Task goal: Write out the whole listing again, exactly as given.

:::::

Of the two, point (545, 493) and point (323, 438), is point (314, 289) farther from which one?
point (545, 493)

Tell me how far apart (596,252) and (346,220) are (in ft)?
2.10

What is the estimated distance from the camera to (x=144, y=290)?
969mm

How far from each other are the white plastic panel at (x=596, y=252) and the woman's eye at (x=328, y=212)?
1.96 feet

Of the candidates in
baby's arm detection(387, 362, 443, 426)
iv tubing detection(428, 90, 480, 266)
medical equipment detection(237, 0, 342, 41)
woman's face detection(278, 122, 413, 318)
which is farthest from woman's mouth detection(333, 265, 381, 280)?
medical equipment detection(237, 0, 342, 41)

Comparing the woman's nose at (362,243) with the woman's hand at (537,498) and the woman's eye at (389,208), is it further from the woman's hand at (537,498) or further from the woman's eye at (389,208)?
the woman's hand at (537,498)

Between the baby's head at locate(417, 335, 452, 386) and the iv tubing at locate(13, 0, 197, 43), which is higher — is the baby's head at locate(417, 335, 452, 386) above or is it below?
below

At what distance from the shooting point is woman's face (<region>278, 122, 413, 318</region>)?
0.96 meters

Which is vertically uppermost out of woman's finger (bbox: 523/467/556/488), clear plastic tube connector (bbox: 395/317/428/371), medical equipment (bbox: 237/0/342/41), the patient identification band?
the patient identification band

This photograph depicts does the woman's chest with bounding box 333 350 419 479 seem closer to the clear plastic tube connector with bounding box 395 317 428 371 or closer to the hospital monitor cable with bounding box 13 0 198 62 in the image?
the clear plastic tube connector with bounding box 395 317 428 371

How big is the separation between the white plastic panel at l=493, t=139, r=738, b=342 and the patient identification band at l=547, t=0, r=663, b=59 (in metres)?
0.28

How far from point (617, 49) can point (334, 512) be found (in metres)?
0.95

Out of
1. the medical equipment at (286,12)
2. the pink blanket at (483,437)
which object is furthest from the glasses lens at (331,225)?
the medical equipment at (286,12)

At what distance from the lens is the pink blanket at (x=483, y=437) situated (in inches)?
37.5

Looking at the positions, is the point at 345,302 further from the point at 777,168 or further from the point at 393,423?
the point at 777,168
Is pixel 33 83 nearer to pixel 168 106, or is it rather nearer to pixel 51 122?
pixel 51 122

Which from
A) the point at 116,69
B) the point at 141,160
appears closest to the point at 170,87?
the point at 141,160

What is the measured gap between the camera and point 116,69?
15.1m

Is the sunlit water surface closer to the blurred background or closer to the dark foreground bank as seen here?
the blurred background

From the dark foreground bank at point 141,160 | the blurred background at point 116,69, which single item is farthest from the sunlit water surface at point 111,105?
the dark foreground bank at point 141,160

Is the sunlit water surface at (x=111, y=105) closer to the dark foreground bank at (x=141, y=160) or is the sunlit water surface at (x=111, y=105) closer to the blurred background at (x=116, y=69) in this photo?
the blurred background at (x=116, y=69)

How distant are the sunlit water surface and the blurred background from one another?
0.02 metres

:::::

Reply:
Of the two, point (545, 493) and point (323, 438), is point (314, 289) farther from which one?
point (545, 493)

Tell me how far apart (596,252) and (346,220) are (in ft)?
2.10

What is the estimated distance from the camera to (x=144, y=290)?
969mm

How far from each other are the white plastic panel at (x=596, y=252) and the woman's eye at (x=328, y=212)?
1.96 feet

Of the candidates in
baby's arm detection(387, 362, 443, 426)
iv tubing detection(428, 90, 480, 266)
medical equipment detection(237, 0, 342, 41)
woman's face detection(278, 122, 413, 318)
which is farthest from woman's mouth detection(333, 265, 381, 280)?
medical equipment detection(237, 0, 342, 41)

Comparing the woman's nose at (362,243) with the woman's hand at (537,498) and the woman's eye at (389,208), is it further from the woman's hand at (537,498) or further from the woman's eye at (389,208)?
the woman's hand at (537,498)

Between the baby's head at locate(417, 335, 452, 386) and the iv tubing at locate(13, 0, 197, 43), which is higher — is the baby's head at locate(417, 335, 452, 386) above or is it below?
below

At what distance from the shooting point is woman's face (<region>278, 122, 413, 318</region>)?
0.96 meters

Which is vertically uppermost out of woman's finger (bbox: 523/467/556/488), clear plastic tube connector (bbox: 395/317/428/371), medical equipment (bbox: 237/0/342/41), the patient identification band?
the patient identification band

This photograph depicts does the woman's chest with bounding box 333 350 419 479 seem closer to the clear plastic tube connector with bounding box 395 317 428 371 or closer to the hospital monitor cable with bounding box 13 0 198 62 in the image?
the clear plastic tube connector with bounding box 395 317 428 371

How big is the separation between the white plastic panel at l=493, t=139, r=738, b=342 and the patient identification band at l=547, t=0, r=663, b=59 (in metres)?
0.28

How far from point (617, 49) can point (334, 512) be found (in metres)?
0.95

Out of
1. the medical equipment at (286,12)
2. the pink blanket at (483,437)
which object is furthest from the glasses lens at (331,225)?
the medical equipment at (286,12)

At what distance from the lens is the pink blanket at (x=483, y=437) situated (in inches)?
37.5

Looking at the positions, is the point at 345,302 further from the point at 777,168 or further from the point at 393,423?
the point at 777,168
Is pixel 33 83 nearer to pixel 168 106, or is it rather nearer to pixel 51 122?
pixel 51 122

Which from
A) the point at 116,69
B) the point at 141,160
appears closest to the point at 170,87?
the point at 141,160

What is the measured gap between the camera and point 116,69?
15.1m

Is the sunlit water surface closer to the blurred background or closer to the dark foreground bank as seen here?
the blurred background

From the dark foreground bank at point 141,160 | the blurred background at point 116,69, which single item is farthest from the sunlit water surface at point 111,105?
the dark foreground bank at point 141,160

Is the sunlit water surface at (x=111, y=105) closer to the dark foreground bank at (x=141, y=160) or is the sunlit water surface at (x=111, y=105) closer to the blurred background at (x=116, y=69) in this photo?
the blurred background at (x=116, y=69)

How distant are the sunlit water surface and the blurred background from one another?
0.02 metres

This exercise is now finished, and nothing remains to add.